Giurisprudenza - CORTE DI CASSAZIONE - Sentenza 20 gennaio 2017, n. 1528

Riscossione - Cartella di pagamento - Termine di decadenza

 

Svolgimento del giudizio e motivi della decisione.

 

Par. 1. L'agenzia delle entrate propone un motivo di ricorso per la cassazione della sentenza 204, 09/10/12 dep- 22 ottobre 2012 con la quale la commissione tributaria regionale della Puglia, a conferma della prima decisione, ha ritenuto illegittima la cartella di pagamento per Invim 1990 notificata in proprio all'avv.

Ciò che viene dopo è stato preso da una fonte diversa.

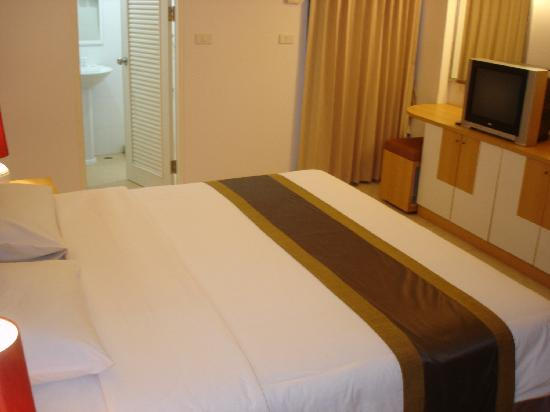 Grand Watergate Hotel: Room-double bed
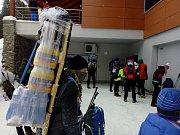 Od dolní stanice lanové dráhy v Peci pod Sněžkou startoval závod horských nosičů Sněžka Sherpa Cup.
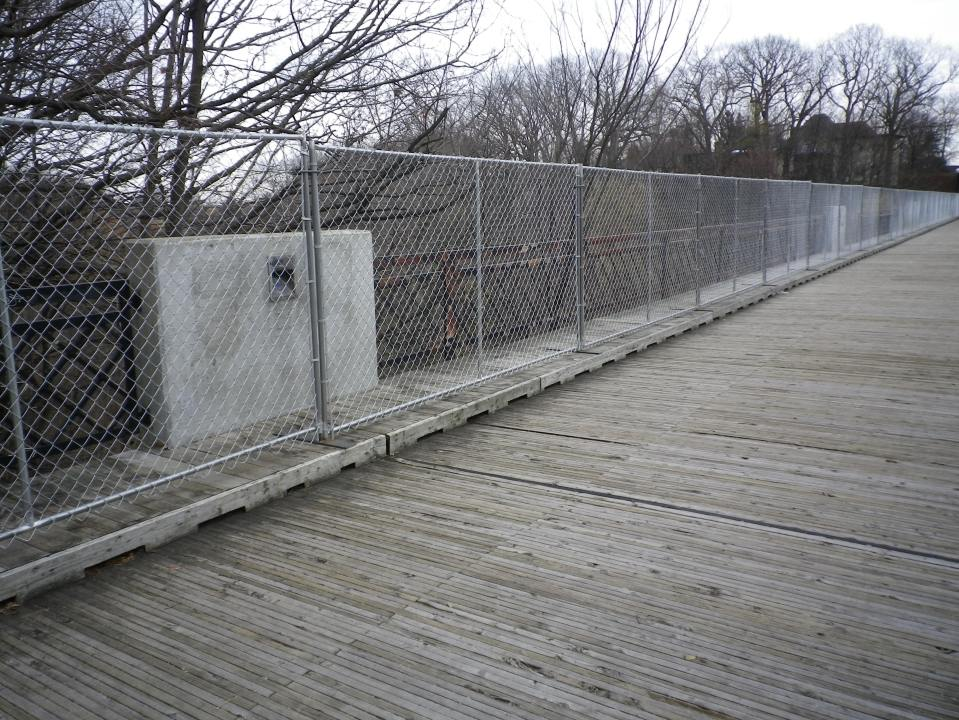 Cedarvale fence 011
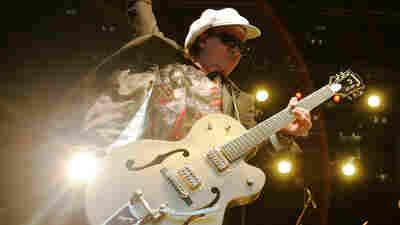 Sylvain Sylvain, New York Dolls Guitarist, Dies At 69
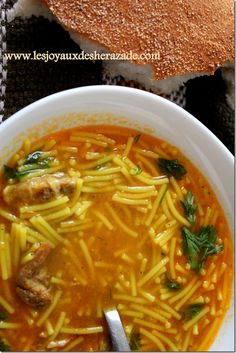 Algerijnse chorba, chorba, soep voor ramadan - Apocalypse Now And Then Best Crockpot Recipes, Soup Recipes, Tunisian Food, Middle East Food, Algerian Recipes, Kebab, Wie Macht Man, Eastern Cuisine, Ramadan Recipes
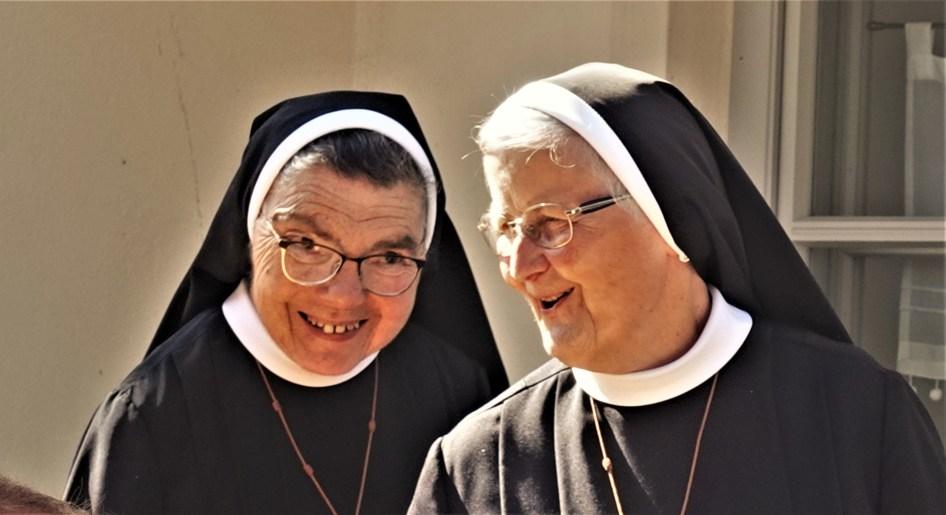Pfarrfest Titel - Schwestern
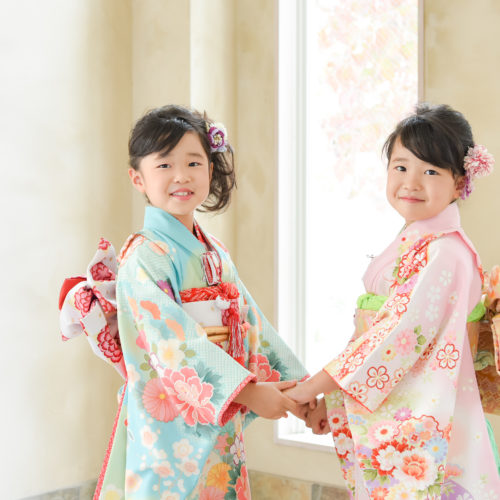 7歳七五三 双子姉妹 着物 キッズ 記念日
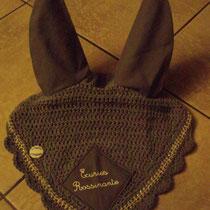 Bonnet gris moyen, bordure coquillages, caractères, taille cheval [grandes oreilles] (ref 69)
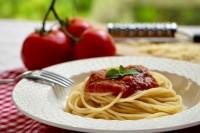 Špagete sa sosom od paradajza
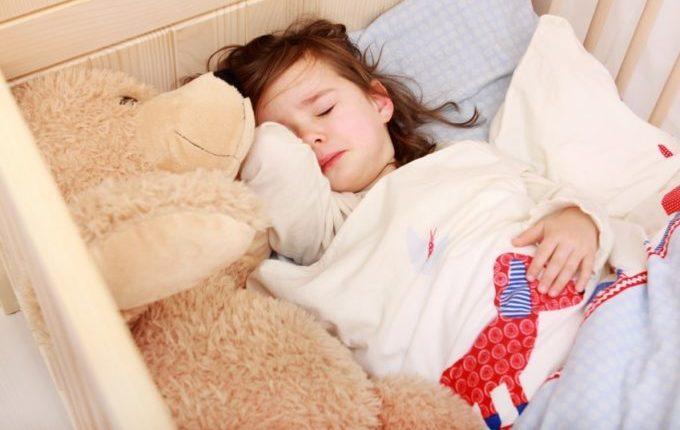 Familienbett - Warum eigentlich (nicht) - Kind allein traurig im Bett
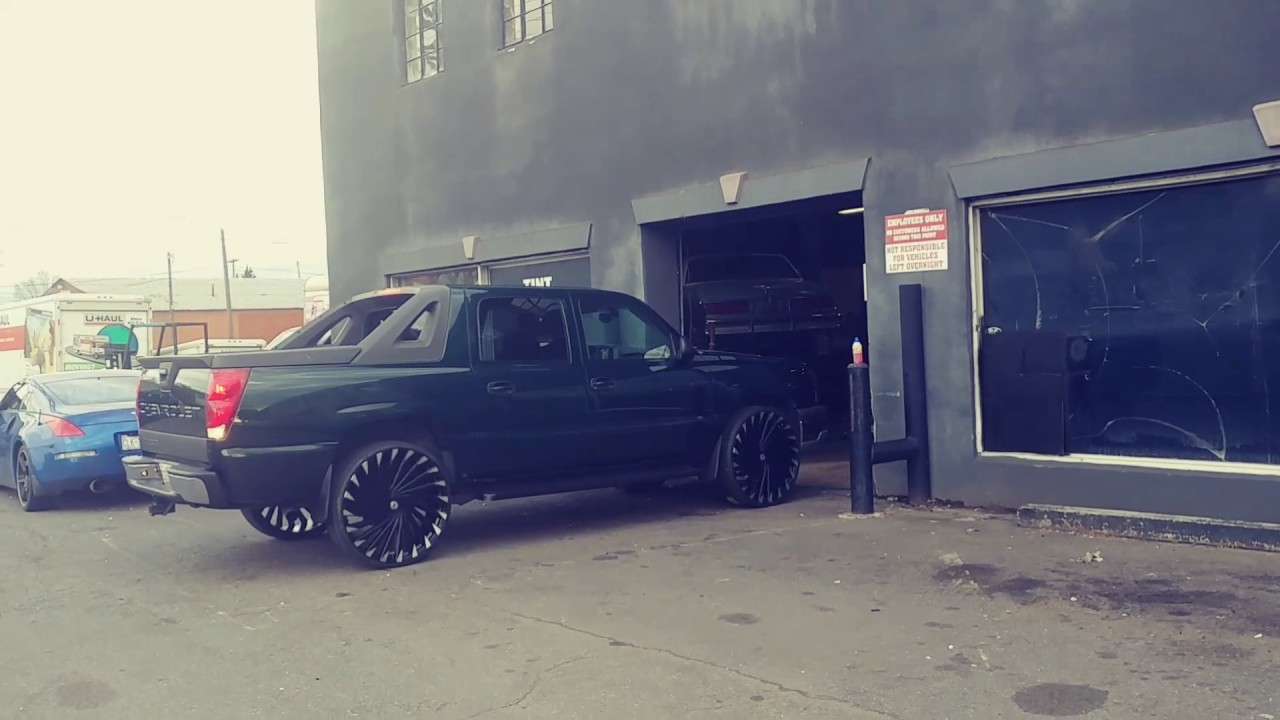 Chevy Avalanche On 28s Youtube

P. G. R..

In particolare, ha rilevato la commissione tributaria regionale l'avvenuta decadenza dell'amministrazione finanziaria ex articolo 76, 2A co., lett.b) d.P.R. 131/86; essendo stata la cartella in oggetto dal concessionario notificata (8 ottobre 2005) oltre il termine triennale dal passaggio in giudicato (28 aprile 1999) della sentenza CTP Taranto che aveva definitivamente respinto l'opposizione all'avviso di liquidazione proposta dal R..

Quest'ultimo resiste con controricorso, formulando anche un motivo di ricorso incidentale.

L'agenzia delle entrate ha depositato controricorso a ricorso incidentale.

Il Collegio ha autorizzato, come da decreto del Primo Presidente in data 14 settembre 2016, la redazione della presente motivazione in forma semplificata.

Par. 2. Con il motivo di ricorso principale l'agenzia delle entrate lamenta - ex art. 360, 1° co. n. 3 cod.proc.civ. - violazione o falsa applicazione degli articoli 76 co. 2 lett. b) e 78 d.P.R. 131/86; per avere la commissione tributaria regionale ritenuto nella specie applicabile il termine triennale di decadenza di cui alla prima disposizione, nonostante che - trattandosi di cartella di pagamento conseguente a sentenza passata in giudicato - rilevasse unicamente il termine decennale di prescrizione di cui alla seconda disposizione.

Con il motivo di ricorso incidentale, il contribuente deduce il mancato rilievo, da parte della commissione tributaria regionale (avanti alla quale egli non si era costituito) dell'inammissibilità dell'appello proposto dall'agenzia delle entrate; in quanto notificato non presso i suoi difensori, ma a mani proprie.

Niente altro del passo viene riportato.